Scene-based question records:

━━━━

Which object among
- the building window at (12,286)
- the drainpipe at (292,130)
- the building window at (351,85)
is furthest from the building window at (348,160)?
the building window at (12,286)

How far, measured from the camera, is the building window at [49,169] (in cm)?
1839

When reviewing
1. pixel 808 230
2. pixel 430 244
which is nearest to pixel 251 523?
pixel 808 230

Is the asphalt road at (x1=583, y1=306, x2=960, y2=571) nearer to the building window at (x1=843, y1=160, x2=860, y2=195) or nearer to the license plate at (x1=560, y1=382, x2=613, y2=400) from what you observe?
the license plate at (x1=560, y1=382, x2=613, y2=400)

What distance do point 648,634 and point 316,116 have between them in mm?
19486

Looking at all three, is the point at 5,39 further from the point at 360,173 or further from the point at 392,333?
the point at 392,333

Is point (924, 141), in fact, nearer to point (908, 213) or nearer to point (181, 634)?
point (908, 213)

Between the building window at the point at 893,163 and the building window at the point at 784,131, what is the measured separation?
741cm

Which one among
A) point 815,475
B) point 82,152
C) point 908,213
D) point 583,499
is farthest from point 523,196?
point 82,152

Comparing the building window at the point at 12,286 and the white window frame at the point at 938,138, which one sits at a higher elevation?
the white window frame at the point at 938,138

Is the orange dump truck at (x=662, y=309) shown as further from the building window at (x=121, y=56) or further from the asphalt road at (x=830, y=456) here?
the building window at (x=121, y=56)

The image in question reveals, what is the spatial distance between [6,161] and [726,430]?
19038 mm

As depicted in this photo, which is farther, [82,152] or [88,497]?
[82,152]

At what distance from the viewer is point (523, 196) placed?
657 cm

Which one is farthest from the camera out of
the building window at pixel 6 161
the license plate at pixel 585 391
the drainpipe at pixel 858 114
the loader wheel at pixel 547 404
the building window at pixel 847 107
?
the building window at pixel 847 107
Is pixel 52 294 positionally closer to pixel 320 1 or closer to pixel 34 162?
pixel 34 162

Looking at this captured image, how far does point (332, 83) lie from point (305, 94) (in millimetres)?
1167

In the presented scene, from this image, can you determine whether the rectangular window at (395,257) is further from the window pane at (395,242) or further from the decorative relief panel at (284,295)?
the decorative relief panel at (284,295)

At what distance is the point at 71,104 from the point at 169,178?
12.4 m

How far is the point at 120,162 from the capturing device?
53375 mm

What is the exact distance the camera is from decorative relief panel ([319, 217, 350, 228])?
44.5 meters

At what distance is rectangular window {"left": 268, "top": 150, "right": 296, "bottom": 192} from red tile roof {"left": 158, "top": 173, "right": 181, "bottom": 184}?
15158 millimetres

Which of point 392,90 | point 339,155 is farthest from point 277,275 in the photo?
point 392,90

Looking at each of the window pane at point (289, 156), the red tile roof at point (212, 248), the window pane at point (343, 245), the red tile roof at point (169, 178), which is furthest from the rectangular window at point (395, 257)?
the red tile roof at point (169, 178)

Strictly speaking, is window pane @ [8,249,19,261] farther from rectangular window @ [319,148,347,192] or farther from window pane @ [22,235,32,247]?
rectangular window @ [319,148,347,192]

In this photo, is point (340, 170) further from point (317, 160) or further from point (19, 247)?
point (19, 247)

━━━━

#### Written instruction
Please reproduce the listing word for word, from the line with "In the presented" to the line with "44.5 meters", with both of those lines included.

#### Solution to this problem
In the presented scene, from this image, can you determine whether the rectangular window at (395,257) is further from the window pane at (395,242) or further from the decorative relief panel at (284,295)?
the decorative relief panel at (284,295)

At what distance is the point at 71,104 from the point at 169,178?
12.4 m

How far is the point at 120,162 from the capturing device?
53375 mm

What is the exact distance the camera is from decorative relief panel ([319, 217, 350, 228])?
44.5 meters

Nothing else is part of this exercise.